## Exercises:
a: Transcribe the camera thread word for word, starting at "## koenkooi (Jun" and ending at "an old one.".
b: Pull out each line in the records that includes the word "further", and list those lines in full.

## Text to read:
## start

I'm confused, why use the 1DXIII sensor not the RP sensor ?
arguably one was designed for an SLR and the other for Mirrorless.....


----------



## koenkooi (Jun 25, 2020)

Dpickup said:


> I'm confused, why use the 1DXIII sensor not the RP sensor ?
> arguably one was designed for an SLR and the other for Mirrorless.....



LOL, the RP sensor is the 6D2 sensor with new microlenses. It also is one of the old, slow sensors. As we can see from the 32MP M6II, it's not the Digic 8 holding back performance on the R and RP, it's the sensor.

FWIW, on this forum 'sensor' tends to be used for the bare sensor, Canon uses 'sensor' to describe the bare sensor + microlens array. That's why Canon can call a sensor "new!!!" with a straight face when reusing an old one.


----------



## Michael Clark (Jun 25, 2020)

usern4cr said:


> It's interesting to hear of "weather sealed" claims by various manufacturers. The reality is that some are incredible, most are adequate if you don't keep them in continuous rain, and some are downright lying.
> 
> I have an Olympus EM1mark2 and pro lenses. If you bet me some big money if I dunked it with lens into a toilet or swimming pool and it'd still work fine, I'd take your bet and it'd be fine. They're one of the few(maybe only) than went truly overboard in weather sealing. Too bad the sensor is so small and so old (even in the mark3).
> 
> ...



I've never seen Canon refer to an ILC as "weather sealed". They use the term "weather sealing" a lot to describe a camera's parts, but they don't ever call those cameras "weather sealed." They call their cameras "dust and weather resistant", they don't call them "dust and weather proof."


----------



## usern4cr (Jun 25, 2020)

Michael Clark said:


> I've never seen Canon refer to an ILC as "weather sealed". They use the term "weather sealing" a lot to describe a camera's parts, but they don't ever call those cameras "weather sealed." They call their cameras "dust and weather resistant", they don't call them "dust and weather proof."


I haven't paid too much attention to whether they say 'sealed' or 'sealing' as I wouldn't think there was much difference between them. I know they don't use the term 'proof' as probably all manufacturers avoid that claim. I didn't mean to imply anything negative about Canon's sealing, as I've heard that they do a good job of sealing in general. In fact, that's one (of many) reasons I'm so eager to get the R5 and start a new chapter in my photographic adventures with it.


----------



## Michael Clark (Jun 25, 2020)

usern4cr said:


> I haven't paid too much attention to whether they say 'sealed' or 'sealing' as I wouldn't think there was much difference between them.



I think there is a rather significant difference between saying, "This gasket is placed there to provide additional sealing", and saying, "This camera is sealed."


----------



## bernie_king (Jun 25, 2020)

usern4cr said:


> It's interesting to hear of "weather sealed" claims by various manufacturers. The reality is that some are incredible, most are adequate if you don't keep them in continuous rain, and some are downright lying.

## end

## Data for processing:
## start

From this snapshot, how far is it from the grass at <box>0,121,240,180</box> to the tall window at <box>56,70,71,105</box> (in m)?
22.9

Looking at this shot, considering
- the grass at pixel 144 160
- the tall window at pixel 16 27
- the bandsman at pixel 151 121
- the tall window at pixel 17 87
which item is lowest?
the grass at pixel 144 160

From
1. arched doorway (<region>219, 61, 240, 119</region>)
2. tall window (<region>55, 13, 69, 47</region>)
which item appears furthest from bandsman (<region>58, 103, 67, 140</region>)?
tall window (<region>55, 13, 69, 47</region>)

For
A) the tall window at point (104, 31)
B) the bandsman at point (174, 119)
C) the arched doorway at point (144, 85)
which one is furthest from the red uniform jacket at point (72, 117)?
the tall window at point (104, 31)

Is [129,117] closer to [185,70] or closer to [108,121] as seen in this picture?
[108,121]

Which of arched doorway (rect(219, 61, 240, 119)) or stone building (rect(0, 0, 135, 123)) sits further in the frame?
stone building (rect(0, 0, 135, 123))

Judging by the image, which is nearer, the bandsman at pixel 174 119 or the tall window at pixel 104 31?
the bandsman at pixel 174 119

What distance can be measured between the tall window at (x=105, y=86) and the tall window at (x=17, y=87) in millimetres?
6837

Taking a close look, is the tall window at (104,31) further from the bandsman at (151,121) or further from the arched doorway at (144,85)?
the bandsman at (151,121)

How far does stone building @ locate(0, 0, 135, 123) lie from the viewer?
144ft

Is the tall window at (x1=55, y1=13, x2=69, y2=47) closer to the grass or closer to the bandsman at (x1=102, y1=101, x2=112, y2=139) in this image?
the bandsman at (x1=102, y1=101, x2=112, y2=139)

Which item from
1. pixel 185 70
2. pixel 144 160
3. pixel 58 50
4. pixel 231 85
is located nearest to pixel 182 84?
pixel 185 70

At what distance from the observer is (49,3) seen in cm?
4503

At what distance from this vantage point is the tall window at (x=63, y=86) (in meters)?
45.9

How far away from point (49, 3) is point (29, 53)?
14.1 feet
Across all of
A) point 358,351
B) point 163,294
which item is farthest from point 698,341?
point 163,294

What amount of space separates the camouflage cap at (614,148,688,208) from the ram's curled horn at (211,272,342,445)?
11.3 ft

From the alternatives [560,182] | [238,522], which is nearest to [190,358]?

## end

## Task-by-task results:
a:
## koenkooi (Jun 25, 2020)

Dpickup said:


> I'm confused, why use the 1DXIII sensor not the RP sensor ?
> arguably one was designed for an SLR and the other for Mirrorless.....



LOL, the RP sensor is the 6D2 sensor with new microlenses. It also is one of the old, slow sensors. As we can see from the 32MP M6II, it's not the Digic 8 holding back performance on the R and RP, it's the sensor.

FWIW, on this forum 'sensor' tends to be used for the bare sensor, Canon uses 'sensor' to describe the bare sensor + microlens array. That's why Canon can call a sensor "new!!!" with a straight face when reusing an old one.

b:
Which of arched doorway (rect(219, 61, 240, 119)) or stone building (rect(0, 0, 135, 123)) sits further in the frame?
Taking a close look, is the tall window at (104,31) further from the bandsman at (151,121) or further from the arched doorway at (144,85)?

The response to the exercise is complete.